Despite the apparent blink-and-you'll-miss-it heel turn on Van Gaal happening at the moment, there are as many pluses as minuses for United - a team still coming through major flux dealing with the seismic change it was woefully and arrogantly under-prepared for. For now, most legitimate concerns have a reasonable counter-positive. There are no answers for enchanting hopes or informed misgivings found during the international break, unless something wonderful/terrible happened to Wayne Rooney, nor in the entitled din of the transfer window. One way or the other United just simply need games - big games, against good teams, and no other distractions. Boy, do they have them imminently.

As United headed into spring last season, that period in the league looked daunting and almost beyond them at a vital time. Such is the pressure already being heaped on the manager at this moment, rightly or wrongly, October is looking similarly precarious. Before then, the next three testing matches will set the tone: Liverpool at home, PSV away and Southampton away. Van Gaal relishes rivalries, he also has some personal stock in PSV and Southampton. Ideal or not ideal, depending on your outlook.

Patience seems to be running dry with fears over controlling, possession-based football stifling the speed and imagination previously synonymous with United. The fear being even if it comes good, it won't be good. The latest transfer window has been written off as a shambles. Ryan Giggs is being talked up before the big coats are out, amusingly even by Van Gaal on Wednesday. Golf's Rory McIlroy has waded in with his misgivings.

Rory McIlroy

"I know best, me"

There are positives, though. United are not far from being a good team. They are building a solid and impressive back four, an area talked up as being the biggest concern just earlier this year, with one piece missing. The goalkeeping situation alone would threaten even the most stable of sides, but by sheer dumb luck they still have David de Gea needing to play and play well for them. Midfield is awash with talent. The front line is a serious worry but there are young prospects with genuine potential if Rooney doesn't get it together or, more likely, is shifted, and Van Gaal chooses to trust them. Not perfect - it scarcely is - but plenty to work with. If Van Gaal left tomorrow, the squad would be in a healthier, more manageable place for someone else to take over than it was before he did. A wee bit thin, granted, but preferable to the bloated muddle shorn of their old leaders.

Van Gaal will certainly need to be lucky with injuries until at least January. He will also again need to settle on his best team rapidly, especially against the abler teams, using a formation lending itself to their strengths. He will need to fill those individuals, and those vying for starts, with the confidence to match their ability in their new club and stages of their careers. The scenes of an infectious manager at the World Cup last summer needs to be replicated with a red tie on. This is his team now, there are no excuses this season for a risible campaign.

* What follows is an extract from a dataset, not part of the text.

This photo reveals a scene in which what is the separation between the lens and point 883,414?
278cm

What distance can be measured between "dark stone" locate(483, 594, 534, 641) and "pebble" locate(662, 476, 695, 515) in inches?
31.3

They need to win games (I'm available if they don't). Then win a couple with a swagger. Then see where it takes them. The fillip for the manager beating Liverpool, PSV and Southampton might just rub off on those players, and it might even become a fun laying of foundations during his relatively short tenure. Equally, losing those three would be wounding for Van Gaal and cloyingly toxic heading into October killing off any chance of the flourish craved. The process is going to quicken a little - ready or not. Exciting, unless you have already written him off.